二皇子也跟著向前走了幾步,“姑娘,若有著個幫襯的人,幫你打理這名滿皇城的煙月樓,姑娘你也可以少幾分憂慮,輕鬆許多,風姿又會填上幾分,雖然此時你蒙著面,但是依舊風姿綽約。”這些話從長得這麼好看的人嘴裡說出來,好聽的聲音像是縈繞在耳邊,溫柔的氣息順著脖頸飄著,聽得耳朵蘇蘇的,心裡癢癢的。
雖然不知道二皇子說這些話有何用意,但是也聽得入耳,事實尚且如此,只是煙月樓不是一般地方,富家子弟都是一些紈絝子弟,一切不由人。朱朱還是頭一次,聽人對她說點這種話,連手都在逐漸升溫,指頭都變溫熱了。
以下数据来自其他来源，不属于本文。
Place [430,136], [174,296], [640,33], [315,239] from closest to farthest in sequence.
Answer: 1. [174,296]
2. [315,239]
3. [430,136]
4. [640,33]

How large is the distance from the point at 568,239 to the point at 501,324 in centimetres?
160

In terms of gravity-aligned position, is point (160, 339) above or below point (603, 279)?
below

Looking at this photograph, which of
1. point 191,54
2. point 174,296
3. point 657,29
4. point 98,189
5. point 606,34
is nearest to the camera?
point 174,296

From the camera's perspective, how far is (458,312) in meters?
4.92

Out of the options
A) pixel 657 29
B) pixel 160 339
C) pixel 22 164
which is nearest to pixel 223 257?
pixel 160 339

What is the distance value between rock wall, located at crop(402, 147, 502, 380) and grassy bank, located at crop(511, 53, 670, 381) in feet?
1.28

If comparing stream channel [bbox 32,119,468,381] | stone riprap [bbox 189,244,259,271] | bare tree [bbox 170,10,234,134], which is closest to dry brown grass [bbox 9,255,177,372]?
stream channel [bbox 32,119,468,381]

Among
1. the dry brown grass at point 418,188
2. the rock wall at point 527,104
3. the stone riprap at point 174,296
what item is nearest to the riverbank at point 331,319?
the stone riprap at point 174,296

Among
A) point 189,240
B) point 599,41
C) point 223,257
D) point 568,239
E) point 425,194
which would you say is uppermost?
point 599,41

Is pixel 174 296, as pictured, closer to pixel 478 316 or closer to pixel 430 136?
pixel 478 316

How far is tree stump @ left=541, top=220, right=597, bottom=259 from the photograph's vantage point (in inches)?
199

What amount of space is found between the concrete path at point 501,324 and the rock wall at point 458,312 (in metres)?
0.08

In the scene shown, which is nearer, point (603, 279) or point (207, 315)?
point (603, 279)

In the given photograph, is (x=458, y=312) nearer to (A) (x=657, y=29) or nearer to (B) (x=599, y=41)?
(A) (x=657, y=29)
“多謝公子的關心,爲我的切身考慮。不過……”朱朱已經有點不善言辭了。
“不過,有些事也不必著急,一切自有定數。對吧?”
二皇子還欲說些什麼,有人急匆匆的趕來,“公子,……”在二皇子身邊小聲說了幾句話,樣子很是急躁,看來是二皇子的下屬了。
二皇子轉過來說:“姑娘,我今日還有要事處理,就先告辭了,改天再敘。”毫無留戀的便走了。
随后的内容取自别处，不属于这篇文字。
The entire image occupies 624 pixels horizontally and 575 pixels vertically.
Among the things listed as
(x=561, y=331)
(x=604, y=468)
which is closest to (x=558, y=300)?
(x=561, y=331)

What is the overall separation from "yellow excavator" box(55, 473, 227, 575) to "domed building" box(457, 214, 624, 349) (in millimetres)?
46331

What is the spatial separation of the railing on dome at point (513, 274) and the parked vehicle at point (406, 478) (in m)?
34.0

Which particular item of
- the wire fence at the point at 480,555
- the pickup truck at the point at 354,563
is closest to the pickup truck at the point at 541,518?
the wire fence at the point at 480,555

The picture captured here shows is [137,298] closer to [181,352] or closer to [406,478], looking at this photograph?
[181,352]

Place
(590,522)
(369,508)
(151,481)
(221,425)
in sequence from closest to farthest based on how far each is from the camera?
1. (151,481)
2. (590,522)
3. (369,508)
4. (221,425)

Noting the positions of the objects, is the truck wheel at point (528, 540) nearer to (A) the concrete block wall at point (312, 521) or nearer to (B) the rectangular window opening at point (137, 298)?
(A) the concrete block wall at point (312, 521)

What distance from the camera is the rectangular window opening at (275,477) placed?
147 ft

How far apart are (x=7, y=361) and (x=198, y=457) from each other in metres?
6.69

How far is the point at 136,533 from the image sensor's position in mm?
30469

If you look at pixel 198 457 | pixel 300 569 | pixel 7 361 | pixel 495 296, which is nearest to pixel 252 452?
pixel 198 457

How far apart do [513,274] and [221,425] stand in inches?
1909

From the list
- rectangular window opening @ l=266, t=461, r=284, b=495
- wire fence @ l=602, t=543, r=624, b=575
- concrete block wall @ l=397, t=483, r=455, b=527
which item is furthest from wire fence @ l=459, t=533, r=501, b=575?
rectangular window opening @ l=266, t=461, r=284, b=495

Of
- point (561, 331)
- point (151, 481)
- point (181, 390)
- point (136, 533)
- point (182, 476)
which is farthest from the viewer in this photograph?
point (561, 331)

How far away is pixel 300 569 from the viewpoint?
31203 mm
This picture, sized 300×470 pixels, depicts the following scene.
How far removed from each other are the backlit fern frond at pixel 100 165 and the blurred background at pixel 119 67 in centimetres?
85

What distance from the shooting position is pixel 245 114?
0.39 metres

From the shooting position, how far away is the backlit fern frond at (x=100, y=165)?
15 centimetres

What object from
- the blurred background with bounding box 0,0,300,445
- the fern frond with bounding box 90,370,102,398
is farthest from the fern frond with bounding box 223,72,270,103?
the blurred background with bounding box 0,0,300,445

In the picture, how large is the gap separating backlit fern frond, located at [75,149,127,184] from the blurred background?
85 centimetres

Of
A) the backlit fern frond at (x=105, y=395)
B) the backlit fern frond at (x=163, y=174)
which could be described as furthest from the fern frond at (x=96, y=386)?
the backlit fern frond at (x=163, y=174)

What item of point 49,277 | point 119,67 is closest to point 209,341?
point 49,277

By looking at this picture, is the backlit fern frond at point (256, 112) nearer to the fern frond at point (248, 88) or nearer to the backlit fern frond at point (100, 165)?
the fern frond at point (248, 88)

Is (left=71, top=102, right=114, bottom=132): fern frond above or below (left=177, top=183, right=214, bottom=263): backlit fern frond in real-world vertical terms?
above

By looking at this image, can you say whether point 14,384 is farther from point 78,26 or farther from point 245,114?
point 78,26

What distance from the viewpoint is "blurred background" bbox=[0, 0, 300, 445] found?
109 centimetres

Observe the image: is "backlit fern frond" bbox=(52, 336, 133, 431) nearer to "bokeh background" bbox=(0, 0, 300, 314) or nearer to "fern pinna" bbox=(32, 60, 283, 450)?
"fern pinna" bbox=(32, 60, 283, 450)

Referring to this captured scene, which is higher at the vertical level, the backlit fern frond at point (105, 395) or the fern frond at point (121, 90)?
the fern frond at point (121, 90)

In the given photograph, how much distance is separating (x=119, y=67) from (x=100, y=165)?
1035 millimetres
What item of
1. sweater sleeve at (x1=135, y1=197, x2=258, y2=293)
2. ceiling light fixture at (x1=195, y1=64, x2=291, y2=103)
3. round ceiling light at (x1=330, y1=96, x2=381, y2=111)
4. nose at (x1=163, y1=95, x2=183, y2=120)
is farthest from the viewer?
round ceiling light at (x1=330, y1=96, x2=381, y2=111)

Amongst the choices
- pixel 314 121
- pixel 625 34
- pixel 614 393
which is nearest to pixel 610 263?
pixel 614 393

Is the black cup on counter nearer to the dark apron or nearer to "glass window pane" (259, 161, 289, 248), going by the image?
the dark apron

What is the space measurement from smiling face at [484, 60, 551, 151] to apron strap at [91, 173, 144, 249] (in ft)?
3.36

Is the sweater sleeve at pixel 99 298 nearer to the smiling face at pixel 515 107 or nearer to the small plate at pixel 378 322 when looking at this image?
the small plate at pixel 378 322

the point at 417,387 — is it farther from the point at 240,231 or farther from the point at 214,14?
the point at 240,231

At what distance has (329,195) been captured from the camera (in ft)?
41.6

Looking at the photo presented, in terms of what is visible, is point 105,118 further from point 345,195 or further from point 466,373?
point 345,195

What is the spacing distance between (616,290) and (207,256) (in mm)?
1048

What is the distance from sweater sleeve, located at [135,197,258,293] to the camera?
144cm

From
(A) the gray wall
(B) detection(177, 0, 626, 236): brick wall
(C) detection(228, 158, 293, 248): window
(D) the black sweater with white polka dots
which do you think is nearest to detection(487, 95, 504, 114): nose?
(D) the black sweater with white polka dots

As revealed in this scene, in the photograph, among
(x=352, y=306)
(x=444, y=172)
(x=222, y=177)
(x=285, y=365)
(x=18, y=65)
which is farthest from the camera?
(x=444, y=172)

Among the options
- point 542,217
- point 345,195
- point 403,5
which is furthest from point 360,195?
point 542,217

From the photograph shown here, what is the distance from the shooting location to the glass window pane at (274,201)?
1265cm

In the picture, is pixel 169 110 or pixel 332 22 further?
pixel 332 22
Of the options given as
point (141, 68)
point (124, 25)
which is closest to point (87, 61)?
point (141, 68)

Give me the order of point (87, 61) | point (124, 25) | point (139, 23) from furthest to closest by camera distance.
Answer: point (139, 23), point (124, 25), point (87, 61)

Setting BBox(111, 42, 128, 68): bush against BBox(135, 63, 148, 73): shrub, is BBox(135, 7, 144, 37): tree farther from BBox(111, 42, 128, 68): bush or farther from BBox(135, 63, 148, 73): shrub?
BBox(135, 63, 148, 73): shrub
待二皇子身影漸去,朱朱低頭看了看手中的花,皺了皺眉頭,又舒展開來,會心的笑了。呆了許久,然後打手勢把信鴿招來,夾上信,放走鴿子就去忙著處理煙月樓的事情了。
煙月樓中的事即使沒有多少,也夠朱朱忙活一會兒的。
“小菲,去給今天演出的人安排好任務。”
“小曉,把這封信交給黑衣人。務必小心,要不然你懂得。”
等到傍晚,秦覆昔風塵僕僕的回來了,對小菲說:“叫過來朱朱”,問道:“今天給我發信鴿,是發生了什麼事嗎”她如實的回答了:“今天有個不明身份的人來鬧事,不懷好意,本來此類人早已不在話下,但是他袖口突然拿出短刀了,幸好有人相助,然後我叫人把他趕出煙月樓,不讓他再進入,已經處理妥當了,主人不用擔心。”本來應該連二皇子的事一同稟告,但是想到後院之事,嘴只是微張了張,居然沒有說出來。秦覆昔沒有看到她這個舉動,也沒有太覺得她會對她有所隱瞞,這幾天或許有點忙亂了,煙月樓的這些小事,朱朱自可以應付。
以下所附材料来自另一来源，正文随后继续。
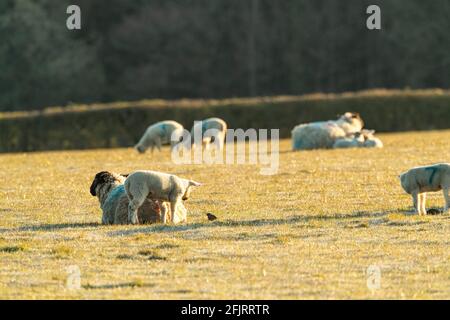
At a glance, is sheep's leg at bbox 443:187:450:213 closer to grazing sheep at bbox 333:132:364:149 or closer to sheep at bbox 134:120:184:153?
grazing sheep at bbox 333:132:364:149

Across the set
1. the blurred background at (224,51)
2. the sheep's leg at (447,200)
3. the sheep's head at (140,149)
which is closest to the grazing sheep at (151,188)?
the sheep's leg at (447,200)

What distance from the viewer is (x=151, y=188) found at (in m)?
19.4

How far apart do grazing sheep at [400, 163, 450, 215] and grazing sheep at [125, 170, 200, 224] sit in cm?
380

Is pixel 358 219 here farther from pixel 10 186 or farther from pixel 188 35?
pixel 188 35

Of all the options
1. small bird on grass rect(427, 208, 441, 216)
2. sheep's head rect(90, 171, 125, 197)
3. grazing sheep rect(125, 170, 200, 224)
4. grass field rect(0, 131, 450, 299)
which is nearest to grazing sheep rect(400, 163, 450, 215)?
small bird on grass rect(427, 208, 441, 216)

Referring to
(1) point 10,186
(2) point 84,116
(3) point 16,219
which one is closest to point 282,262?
(3) point 16,219

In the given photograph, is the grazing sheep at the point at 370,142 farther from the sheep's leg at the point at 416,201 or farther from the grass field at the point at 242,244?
the sheep's leg at the point at 416,201

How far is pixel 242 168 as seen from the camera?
32281 millimetres

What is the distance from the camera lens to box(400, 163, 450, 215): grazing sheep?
20.2 m

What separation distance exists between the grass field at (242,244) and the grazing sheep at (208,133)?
1141 centimetres

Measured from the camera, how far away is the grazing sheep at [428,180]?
66.3 ft

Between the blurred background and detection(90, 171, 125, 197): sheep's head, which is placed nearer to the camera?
detection(90, 171, 125, 197): sheep's head

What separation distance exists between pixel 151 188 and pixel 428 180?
4.67 m

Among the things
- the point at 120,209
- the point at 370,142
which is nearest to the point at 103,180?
the point at 120,209
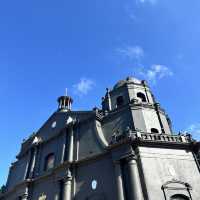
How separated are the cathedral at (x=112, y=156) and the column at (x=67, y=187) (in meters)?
0.07

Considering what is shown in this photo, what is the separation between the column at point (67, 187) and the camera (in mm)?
18772

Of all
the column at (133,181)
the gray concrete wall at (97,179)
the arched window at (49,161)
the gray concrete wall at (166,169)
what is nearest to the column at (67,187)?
the gray concrete wall at (97,179)

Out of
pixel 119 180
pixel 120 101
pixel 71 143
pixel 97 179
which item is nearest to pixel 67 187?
pixel 97 179

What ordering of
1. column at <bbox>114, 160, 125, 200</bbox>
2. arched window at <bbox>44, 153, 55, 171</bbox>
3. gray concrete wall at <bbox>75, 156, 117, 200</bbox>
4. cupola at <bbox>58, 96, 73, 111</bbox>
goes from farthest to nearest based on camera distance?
cupola at <bbox>58, 96, 73, 111</bbox> < arched window at <bbox>44, 153, 55, 171</bbox> < gray concrete wall at <bbox>75, 156, 117, 200</bbox> < column at <bbox>114, 160, 125, 200</bbox>

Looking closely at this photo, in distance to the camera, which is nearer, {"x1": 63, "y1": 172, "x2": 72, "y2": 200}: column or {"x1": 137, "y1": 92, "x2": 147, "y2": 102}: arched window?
{"x1": 63, "y1": 172, "x2": 72, "y2": 200}: column

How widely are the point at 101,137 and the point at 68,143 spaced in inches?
137

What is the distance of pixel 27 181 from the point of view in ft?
73.3

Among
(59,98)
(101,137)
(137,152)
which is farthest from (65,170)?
(59,98)

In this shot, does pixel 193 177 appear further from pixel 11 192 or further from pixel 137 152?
pixel 11 192

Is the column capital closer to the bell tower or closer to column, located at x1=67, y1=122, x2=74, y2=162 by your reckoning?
the bell tower

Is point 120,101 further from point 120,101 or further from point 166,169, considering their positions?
point 166,169

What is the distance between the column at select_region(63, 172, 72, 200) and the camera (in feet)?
61.6

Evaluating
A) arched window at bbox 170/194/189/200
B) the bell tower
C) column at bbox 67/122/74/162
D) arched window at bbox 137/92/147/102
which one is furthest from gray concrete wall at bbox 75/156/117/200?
arched window at bbox 137/92/147/102

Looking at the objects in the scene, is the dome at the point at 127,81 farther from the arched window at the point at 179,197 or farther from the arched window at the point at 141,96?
the arched window at the point at 179,197
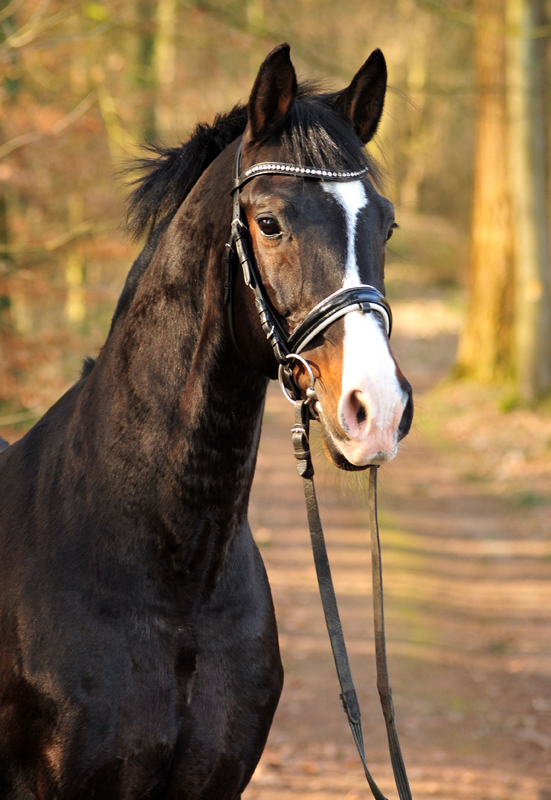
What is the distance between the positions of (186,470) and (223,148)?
1.03 meters

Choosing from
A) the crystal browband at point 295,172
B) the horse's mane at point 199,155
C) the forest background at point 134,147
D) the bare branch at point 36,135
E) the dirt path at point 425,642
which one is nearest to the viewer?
the crystal browband at point 295,172

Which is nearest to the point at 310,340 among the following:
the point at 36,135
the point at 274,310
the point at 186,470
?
the point at 274,310

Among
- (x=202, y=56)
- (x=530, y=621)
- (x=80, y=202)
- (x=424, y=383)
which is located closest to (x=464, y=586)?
(x=530, y=621)

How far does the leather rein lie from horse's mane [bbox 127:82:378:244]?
0.07 meters

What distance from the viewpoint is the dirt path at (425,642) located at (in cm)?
426

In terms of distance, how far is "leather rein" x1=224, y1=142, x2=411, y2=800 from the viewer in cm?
184

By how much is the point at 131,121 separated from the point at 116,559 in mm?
9425

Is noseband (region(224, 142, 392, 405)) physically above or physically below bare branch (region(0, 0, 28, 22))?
below

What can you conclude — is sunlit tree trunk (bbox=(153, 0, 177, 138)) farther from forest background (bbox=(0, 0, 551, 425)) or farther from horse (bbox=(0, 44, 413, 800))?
horse (bbox=(0, 44, 413, 800))

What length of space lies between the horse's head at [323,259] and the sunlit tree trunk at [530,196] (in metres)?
9.44

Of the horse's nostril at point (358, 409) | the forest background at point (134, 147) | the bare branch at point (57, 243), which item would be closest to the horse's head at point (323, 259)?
the horse's nostril at point (358, 409)

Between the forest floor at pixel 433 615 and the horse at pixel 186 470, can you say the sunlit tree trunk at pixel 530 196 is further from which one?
the horse at pixel 186 470

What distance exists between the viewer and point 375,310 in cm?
182

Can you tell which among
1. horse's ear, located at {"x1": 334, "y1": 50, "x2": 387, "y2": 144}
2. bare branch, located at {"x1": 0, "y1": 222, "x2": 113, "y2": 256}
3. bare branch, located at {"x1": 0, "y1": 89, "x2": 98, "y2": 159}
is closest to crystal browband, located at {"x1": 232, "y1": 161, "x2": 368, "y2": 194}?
horse's ear, located at {"x1": 334, "y1": 50, "x2": 387, "y2": 144}
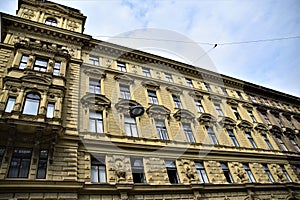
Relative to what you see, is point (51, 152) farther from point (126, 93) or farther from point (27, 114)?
point (126, 93)

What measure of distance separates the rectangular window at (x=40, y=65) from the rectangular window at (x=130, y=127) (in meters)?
6.67

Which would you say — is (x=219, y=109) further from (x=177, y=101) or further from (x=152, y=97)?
(x=152, y=97)

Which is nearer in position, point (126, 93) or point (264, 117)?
point (126, 93)

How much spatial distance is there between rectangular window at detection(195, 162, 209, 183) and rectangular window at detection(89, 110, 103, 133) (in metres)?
7.42

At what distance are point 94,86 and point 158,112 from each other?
557 cm

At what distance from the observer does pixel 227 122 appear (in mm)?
21125

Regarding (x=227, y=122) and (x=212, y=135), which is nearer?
(x=212, y=135)

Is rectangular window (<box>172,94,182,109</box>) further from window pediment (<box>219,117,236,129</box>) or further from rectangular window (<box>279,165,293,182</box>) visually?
rectangular window (<box>279,165,293,182</box>)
天慢慢黑下來,秦覆昔走到窗邊,伏在窗前,回憶著發生的事,似乎想著某個人,出神了好久。
隱隱約約的月光如同輕薄的黃紗裙,緩緩地傾瀉下來。
朱朱離開主人,不知不覺地又來到了後院,似乎是看著螢火蟲,星星點點的螢火蟲在後院的花叢中穿梭,頗有幾分浪漫感。想起白天發生的事,可是晚上主人回來,竟然沒有告訴她二皇子的事,畢竟二皇子可是頭等觀察對象,不免心裡對主人有些內疚,但是一想到那眼神,那聲音,心裡又多多少少有點甜蜜。
秦覆昔看著窗外,往年的這桃花開的少,今年桃花又開了幾朵,這鮮豔欲滴的幾朵盤旋在枝頭,宛若紅霞,配上這明月,相思之意甚切,那總能出現在生命中的人,浮現在眼前,溫暖了流浪的心,一片和煦。